Hoffmann fit quelques pas sur l’allée de gravier — juste assez pour croiser le rayon des capteurs infrarouges et déclencher les projecteurs devant la maison. La luminosité le fit sursauter et le cloua sur place, tel un prisonnier évadé. Il leva le bras pour se protéger les yeux et se retourna vers le rectangle jaune de l’entrée éclairée, remarquant alors une paire de grosses chaussures noires soigneusement rangées à côté de la porte, comme si leur propriétaire n’avait pas voulu laisser de traces de boue à l’intérieur, ou déranger les occupants. Ce n’étaient pas les chaussures d’Hoffmann, et encore moins celles de Gabrielle. Et il était pratiquement certain qu’elles ne se trouvaient pas là quand il était rentré, près de six heures plus tôt.
Hypnotisé par les souliers, il chercha son portable à tâtons, faillit le laisser tomber et commença à composer le 911 avant de se rappeler qu’il était en Suisse. Il fit alors le 117.

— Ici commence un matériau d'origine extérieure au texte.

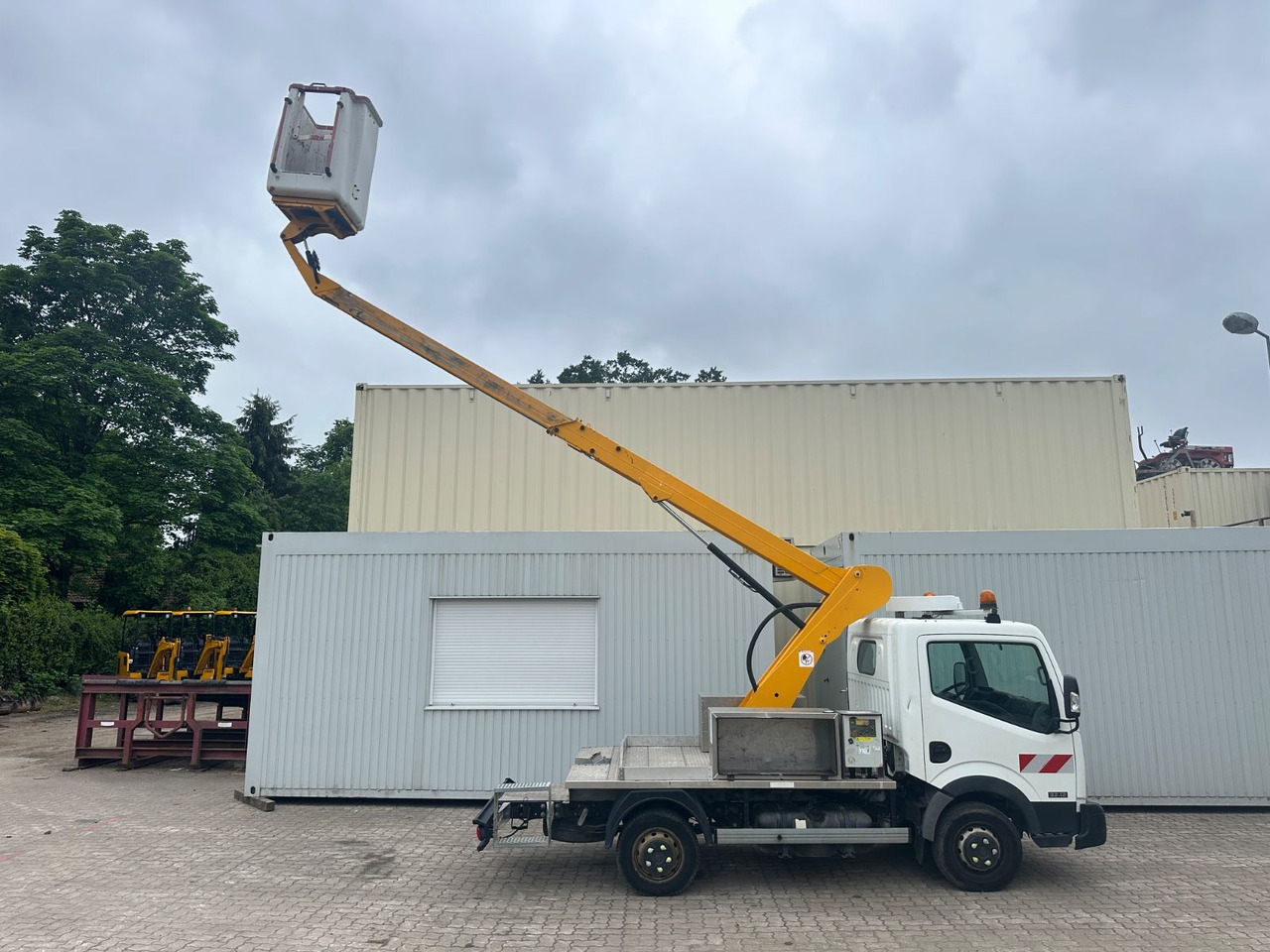 Nissan Cabstar mit Topy11 Arbeitsbühne / 11 Meter - Truck mounted aerial platform: picture 2 Nissan Cabstar mit Topy11 Arbeitsbühne / 11 Meter - Truck mounted aerial platform: picture 2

On décrocha à la première sonnerie — à 3 h 59, d’après la police de Genève, qui enregistre tous les appels d’urgence et en remettrait par la suite une copie. Une femme répondit avec brusquerie :
— Oui, police *[2] ?
Hoffmann trouva la voix très sonore dans le silence ambiant. Il prit alors conscience qu’il était complètement exposé, debout dans la lumière des projecteurs. Il se déporta rapidement vers la gauche, hors du champ de vision de quelqu’un qui regarderait depuis le couloir, tout en se rapprochant de la maison. Il tenait le téléphone très près de sa bouche et chuchota :
— J’ai un intrus dans ma propriété *.
Sur la bande, sa voix semble calme, presque mécanique. C’est la voix d’un homme dont le cortex cérébral — sans même qu’il en ait conscience — est intégralement concentré sur la survie. C’est la voix de la terreur pure.
— Quelle est votre adresse, monsieur * ?
Il la lui donna. Il se déplaçait toujours le long de la façade de la maison. Il entendit les doigts de la femme taper sur un clavier.
— Et votre nom * ?
— Alexander Hoffmann, chuchota-t-il.
Les projecteurs de l’alarme s’éteignirent.

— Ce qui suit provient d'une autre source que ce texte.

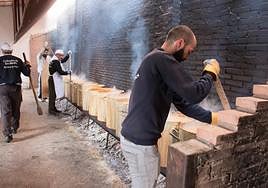 La cofradía de San Benito reparte 7.000 raciones de habas en Ezcaray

— D’accord, monsieur Hoffmann. Restez là. Une voiture est en route *.
Elle raccrocha. Hoffmann se trouvait au coin de la maison, seul dans l’obscurité. Il faisait particulièrement froid pour une première semaine de mai en Suisse. Le vent du nord-est arrivait directement du lac Léman. Il entendait l’eau clapoter vivement contre les appontements tout proches, et les câbles cliqueter contre les mâts métalliques des yachts. Il resserra son peignoir sur ses épaules. Il tremblait violemment et il dut serrer les dents pour les empêcher de claquer. Pourtant, curieusement, il ne ressentait aucune panique. La panique, il le découvrait, était tout à fait différente de la peur. La panique correspondait à un effondrement moral et nerveux, à une perte d’énergie précieuse, alors que la peur était tout en force et en instinct, pareille à un animal qui se dressait sur ses pattes postérieures pour prendre totalement possession de vous, contrôlant à la fois votre cerveau et vos muscles. Il huma l’air et coula un regard vers le côté de la maison, en direction du lac. Il y avait une lumière allumée au rez-de-chaussée quelque part sur l’arrière de la demeure. La lueur éclairait très joliment la végétation alentour, lui donnant l’allure d’une grotte de conte de fées.